Há indícios de que o trabalho acima tenha sido inspirado na Tapeçaria de Girona, uma arte cristã produzida entre o fim do século XI e início do século XII. A Tapeçaria e o quadro partilham um mesmo tema cristão e uma estrutura bastante similar. A partir do século XIV a iconografia religiosa explorou muito o tema dos sete pecados capitais especialmente como forma de difusão pedagógica.
6. O carro de feno
O Carro de Feno provavelmente foi concebido em 1510 e é considerado das maiores obras de Bosch, ao lado de O Jardim das Delícias Terrenas. Ambas as obras são trípticos e partilham um desejo de instrução moralizante cristã. Através das suas pinceladas, o leitor, além de instruir-se, é alertado: mantenha-se longe dos pecados.
O quadro de Bosch parece derivar de um antigo ditado flamengo da sua época que afirmava: "O mundo é um carro de feno cada qual toma o que pode tirar."

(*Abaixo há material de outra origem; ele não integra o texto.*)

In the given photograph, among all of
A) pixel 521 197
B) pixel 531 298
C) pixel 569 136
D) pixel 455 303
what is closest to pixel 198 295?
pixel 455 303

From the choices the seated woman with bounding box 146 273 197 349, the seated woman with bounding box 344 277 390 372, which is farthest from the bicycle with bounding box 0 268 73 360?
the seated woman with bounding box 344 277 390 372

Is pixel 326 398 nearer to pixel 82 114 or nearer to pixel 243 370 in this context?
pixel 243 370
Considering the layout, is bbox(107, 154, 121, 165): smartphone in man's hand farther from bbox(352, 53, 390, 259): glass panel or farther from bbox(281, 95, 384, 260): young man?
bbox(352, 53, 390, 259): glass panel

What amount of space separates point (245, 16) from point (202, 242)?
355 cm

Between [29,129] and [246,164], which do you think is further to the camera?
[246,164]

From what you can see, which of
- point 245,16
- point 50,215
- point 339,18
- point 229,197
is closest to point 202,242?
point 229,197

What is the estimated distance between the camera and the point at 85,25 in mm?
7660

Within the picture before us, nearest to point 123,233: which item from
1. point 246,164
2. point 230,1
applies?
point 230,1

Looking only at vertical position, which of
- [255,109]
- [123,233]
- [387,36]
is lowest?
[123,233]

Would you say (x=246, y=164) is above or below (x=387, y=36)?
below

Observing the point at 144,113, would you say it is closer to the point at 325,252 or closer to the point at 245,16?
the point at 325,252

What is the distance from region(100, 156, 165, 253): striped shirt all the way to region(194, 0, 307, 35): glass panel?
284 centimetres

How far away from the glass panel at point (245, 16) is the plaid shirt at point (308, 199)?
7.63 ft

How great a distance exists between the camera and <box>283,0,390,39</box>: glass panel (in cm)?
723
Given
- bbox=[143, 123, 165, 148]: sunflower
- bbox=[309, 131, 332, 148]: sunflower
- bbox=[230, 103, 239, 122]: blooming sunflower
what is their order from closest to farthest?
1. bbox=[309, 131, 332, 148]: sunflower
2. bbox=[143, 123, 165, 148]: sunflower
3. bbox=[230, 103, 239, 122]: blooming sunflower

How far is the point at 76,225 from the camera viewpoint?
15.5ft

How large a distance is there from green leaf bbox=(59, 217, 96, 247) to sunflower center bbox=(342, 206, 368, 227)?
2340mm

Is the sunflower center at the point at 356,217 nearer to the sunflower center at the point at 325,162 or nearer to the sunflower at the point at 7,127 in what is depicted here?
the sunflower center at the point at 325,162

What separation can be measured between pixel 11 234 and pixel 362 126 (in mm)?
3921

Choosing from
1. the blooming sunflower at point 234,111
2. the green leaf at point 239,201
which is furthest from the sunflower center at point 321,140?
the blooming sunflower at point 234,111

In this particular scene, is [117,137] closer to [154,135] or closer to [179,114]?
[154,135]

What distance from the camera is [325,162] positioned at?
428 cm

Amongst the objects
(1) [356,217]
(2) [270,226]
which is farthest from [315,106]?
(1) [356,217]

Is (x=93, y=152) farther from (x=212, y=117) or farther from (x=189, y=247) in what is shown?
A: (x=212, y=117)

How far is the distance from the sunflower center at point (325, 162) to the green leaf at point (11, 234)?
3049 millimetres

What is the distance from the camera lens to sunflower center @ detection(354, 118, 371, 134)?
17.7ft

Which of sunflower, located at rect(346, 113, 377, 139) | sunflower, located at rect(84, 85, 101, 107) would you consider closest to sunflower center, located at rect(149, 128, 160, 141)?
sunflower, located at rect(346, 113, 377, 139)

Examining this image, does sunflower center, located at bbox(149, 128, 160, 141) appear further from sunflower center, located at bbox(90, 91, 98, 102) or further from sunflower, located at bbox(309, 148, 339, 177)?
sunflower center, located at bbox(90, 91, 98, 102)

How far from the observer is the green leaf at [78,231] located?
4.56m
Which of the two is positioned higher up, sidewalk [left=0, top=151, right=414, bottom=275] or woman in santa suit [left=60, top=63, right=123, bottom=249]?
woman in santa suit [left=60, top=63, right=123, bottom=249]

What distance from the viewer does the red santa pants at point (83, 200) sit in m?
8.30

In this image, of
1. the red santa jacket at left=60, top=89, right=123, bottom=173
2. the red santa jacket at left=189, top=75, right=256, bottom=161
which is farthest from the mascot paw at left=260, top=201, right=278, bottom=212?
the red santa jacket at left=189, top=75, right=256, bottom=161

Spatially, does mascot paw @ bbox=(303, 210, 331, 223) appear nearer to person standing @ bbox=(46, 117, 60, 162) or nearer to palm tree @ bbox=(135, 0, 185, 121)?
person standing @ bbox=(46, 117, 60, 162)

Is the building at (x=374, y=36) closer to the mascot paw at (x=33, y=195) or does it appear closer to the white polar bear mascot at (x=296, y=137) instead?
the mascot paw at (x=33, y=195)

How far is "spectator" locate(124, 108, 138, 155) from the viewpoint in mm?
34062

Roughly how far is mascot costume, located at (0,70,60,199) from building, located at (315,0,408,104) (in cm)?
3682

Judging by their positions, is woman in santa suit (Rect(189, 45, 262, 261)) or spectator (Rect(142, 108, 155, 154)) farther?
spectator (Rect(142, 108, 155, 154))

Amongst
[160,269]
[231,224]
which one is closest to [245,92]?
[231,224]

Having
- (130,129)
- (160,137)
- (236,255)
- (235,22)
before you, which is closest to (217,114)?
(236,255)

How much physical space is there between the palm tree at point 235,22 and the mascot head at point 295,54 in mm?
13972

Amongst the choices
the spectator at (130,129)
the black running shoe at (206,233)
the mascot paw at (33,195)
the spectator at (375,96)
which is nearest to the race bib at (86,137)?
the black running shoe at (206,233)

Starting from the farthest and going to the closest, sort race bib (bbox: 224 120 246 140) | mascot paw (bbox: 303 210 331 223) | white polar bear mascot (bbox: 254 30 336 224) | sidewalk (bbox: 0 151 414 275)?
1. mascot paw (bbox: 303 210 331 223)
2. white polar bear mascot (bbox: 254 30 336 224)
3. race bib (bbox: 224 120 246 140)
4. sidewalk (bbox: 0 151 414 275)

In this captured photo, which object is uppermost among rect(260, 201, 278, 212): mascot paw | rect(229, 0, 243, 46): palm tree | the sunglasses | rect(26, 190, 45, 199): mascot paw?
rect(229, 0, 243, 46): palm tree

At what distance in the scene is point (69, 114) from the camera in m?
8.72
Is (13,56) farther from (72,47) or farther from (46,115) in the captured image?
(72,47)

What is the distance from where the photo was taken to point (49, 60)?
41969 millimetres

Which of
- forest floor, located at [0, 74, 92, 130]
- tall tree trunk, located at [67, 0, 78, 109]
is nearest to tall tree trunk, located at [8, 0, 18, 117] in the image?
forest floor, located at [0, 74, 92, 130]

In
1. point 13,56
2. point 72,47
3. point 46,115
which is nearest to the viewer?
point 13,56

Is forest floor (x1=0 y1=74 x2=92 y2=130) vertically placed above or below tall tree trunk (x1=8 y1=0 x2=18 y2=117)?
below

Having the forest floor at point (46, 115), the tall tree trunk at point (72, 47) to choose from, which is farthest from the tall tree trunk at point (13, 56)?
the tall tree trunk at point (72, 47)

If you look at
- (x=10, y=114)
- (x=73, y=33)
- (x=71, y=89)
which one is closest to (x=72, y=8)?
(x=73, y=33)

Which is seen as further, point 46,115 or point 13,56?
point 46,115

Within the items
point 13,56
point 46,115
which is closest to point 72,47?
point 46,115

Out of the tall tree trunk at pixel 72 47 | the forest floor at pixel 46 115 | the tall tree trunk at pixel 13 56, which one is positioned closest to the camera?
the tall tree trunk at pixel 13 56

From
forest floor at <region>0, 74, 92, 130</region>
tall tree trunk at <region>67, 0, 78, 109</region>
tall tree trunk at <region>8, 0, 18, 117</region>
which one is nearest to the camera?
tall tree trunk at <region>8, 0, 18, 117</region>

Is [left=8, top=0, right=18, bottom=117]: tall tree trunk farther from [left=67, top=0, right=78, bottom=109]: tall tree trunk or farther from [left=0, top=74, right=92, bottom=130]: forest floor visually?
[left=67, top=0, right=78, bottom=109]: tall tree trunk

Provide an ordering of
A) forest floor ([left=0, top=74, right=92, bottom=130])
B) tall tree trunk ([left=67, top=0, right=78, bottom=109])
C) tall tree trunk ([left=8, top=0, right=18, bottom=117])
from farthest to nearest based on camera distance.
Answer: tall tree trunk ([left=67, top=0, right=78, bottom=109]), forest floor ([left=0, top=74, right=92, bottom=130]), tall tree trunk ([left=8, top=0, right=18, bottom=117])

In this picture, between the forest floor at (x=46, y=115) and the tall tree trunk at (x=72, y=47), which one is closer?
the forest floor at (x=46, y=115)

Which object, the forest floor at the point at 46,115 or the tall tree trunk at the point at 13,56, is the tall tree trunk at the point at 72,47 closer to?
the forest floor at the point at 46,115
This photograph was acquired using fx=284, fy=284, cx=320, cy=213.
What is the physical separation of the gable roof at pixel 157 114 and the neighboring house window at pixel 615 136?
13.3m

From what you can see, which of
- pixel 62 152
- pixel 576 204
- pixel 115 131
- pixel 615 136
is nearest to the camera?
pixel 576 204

Na parcela esquerda do quadro encontramos uma cena com Adão, Eva e Deus condenando-os a saírem do paraíso. No jardim bucólico, verde e vazio, vemos já a representação da cobra como um ser híbrido (metade humano e metade animal) que viria a tentar o homem.
No centro do quadro vemos muitos homens partilhando uma série de pecados: a cobiça, a vaidade, a luxúria, a ira, a preguiça, a avareza e a inveja. O carro de feno é cercado por seres humanos que procuram, alguns com a ajuda de ferramentas, retirar o máximo de feno que conseguem. Desavenças, brigas e assassinatos é o que resulta dessa competição pelo feno.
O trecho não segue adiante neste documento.